Who is in your circle? I’ve never written about Women’s History month putting into words. Who’s in my circle and what they have meant to me both past and present. I’m excited to share this story with you. I’ve always thought of myself as lucky to have an amazing circle of women around me since I was a child. My mother, Diana was front and center. She was ahead of her time in the 1970’s getting her degree later in life with four young kids in tow. She dreamt of becoming a nurse and despite her father’s objections she rose up, stood in her power, and made it happen.

My German and Spanish grandmothers showered me with their love and cooking/baking prowess from all corners of their cultures. I was born into the sacred light of their family-centric holidays filled with baked goods, the essential smells of roasted meats. A strong feeling of love wafting from their kitchens surrounded by my aunts, cousins, and sisters. I was raised to be aware of my femininity and how powerful that is. Looking back at it, abundantly supported in this world of expressing love through food as a young girl.

In college living on my own for the first time, I found solace in reading Sylvia Beach who had started Shakespeare and Company bookstore in Paris. Ms. Beach helped James Joyce write and publish his mammoth novel, Ulysses. I was astounded at her declaration and hubris. Gertrude Stein leading the ex-pats in Paris in the 1920s commanded attention. Her salon was her living room filled with men and women alike enjoying a feminine-centered perspective on art, conflict, writing, and music. So many women both historically and in my present life were inspiring me to keep reaching to find my own unique perspective in the world.

At Expo West 2022 for the first time in two years, we all reconnected. The shift of #MeToo and that empowerment was evident and clear to me. With amazing WBEC certified organizations, I relished meeting so many incredible female leadership companies. Those transformative women at that dynamic event held up a mirror to me. As I engaged and connected with them, I too realized that I had also begun a revolution in my own life.

I’m proud to share that it’s my turn, that I too have raised an incredible daughter who embodies her femininity. She speaks, writes, and shares her experiences as a woman in the world. She too has a circle of people who inspire her and each other.
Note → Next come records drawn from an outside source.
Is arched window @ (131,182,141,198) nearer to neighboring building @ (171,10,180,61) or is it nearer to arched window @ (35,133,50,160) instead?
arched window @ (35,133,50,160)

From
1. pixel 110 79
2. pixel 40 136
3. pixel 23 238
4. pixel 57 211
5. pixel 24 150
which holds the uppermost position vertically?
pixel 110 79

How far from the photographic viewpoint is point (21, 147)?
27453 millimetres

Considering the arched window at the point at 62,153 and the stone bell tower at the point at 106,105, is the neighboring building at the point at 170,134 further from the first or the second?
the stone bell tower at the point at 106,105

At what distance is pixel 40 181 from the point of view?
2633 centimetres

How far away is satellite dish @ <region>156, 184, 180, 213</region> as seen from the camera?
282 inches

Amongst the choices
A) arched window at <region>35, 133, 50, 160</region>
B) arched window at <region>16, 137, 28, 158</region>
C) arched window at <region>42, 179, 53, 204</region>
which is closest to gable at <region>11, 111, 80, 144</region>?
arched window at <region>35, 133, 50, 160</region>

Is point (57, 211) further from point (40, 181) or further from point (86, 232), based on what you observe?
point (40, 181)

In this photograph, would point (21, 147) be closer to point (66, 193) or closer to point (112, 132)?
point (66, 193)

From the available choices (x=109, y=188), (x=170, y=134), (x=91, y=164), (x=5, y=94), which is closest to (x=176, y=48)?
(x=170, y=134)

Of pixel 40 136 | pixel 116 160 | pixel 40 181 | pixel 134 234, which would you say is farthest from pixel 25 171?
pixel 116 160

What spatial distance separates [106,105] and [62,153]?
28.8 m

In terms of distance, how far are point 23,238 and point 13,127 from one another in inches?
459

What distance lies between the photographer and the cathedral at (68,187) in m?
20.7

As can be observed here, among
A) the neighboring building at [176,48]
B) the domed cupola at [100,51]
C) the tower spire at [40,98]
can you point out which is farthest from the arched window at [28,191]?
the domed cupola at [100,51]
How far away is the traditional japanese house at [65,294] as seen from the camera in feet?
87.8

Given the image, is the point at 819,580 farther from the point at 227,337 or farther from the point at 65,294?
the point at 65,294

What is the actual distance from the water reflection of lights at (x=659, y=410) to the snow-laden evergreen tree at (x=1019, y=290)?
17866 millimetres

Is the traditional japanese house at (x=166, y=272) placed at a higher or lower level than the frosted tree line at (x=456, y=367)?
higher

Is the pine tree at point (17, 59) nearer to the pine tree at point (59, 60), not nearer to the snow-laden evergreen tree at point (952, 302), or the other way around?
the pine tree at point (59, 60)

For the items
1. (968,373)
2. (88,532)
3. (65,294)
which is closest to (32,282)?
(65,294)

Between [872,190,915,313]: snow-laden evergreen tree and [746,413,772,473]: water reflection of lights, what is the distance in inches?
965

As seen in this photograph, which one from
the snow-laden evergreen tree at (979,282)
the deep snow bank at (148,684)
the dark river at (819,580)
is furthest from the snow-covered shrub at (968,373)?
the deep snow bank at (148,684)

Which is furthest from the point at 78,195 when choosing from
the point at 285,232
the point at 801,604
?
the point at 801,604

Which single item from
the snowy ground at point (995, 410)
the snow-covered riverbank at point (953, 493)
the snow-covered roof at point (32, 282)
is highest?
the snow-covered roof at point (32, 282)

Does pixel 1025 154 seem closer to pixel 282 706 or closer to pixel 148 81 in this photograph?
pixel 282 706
Bringing this all into focus I am reminded that I have a company of exceptionally smart, and beautiful women who are growing in their own knowledge, experience, bringing so much to myself and this culture of food safety. I have extraordinary clients, both men, and women. The women that I have collaborated with professionally like Diana Trout of Health-Ade Kombucha and Cassandra of Little West have inspired me to keep going with my own leadership role. To keep my company thriving and being of service in our category as well as provide opportunities for younger women to grow and find their power in their own capabilities as well.

The men in my life always included a strong father George and my beautiful brother Eric. I certainly would not be the same person today without my amazing husband Ken, and our company would not be the same without my business partner Carlos.

But someone now in celebration of Women’s History Month I celebrate so many women that have touched my life. Scrappy fighters like Frieda Kahlo, elegant and poignant women like Maya Angelou, and with whom I count on daily. Amy, Stephanie, Kristina, Gabby, Ann-Marie, Nicole, Brene, Oprah, Glennon. MY "ROCKIN' 12" My circle! I celebrate us.

I love the clear message Expo West had sent me and I love this little company too!

I say a humble thank you for completing my circle. Cheers to all of you women who came before us and will come after us too. There is room for all of us.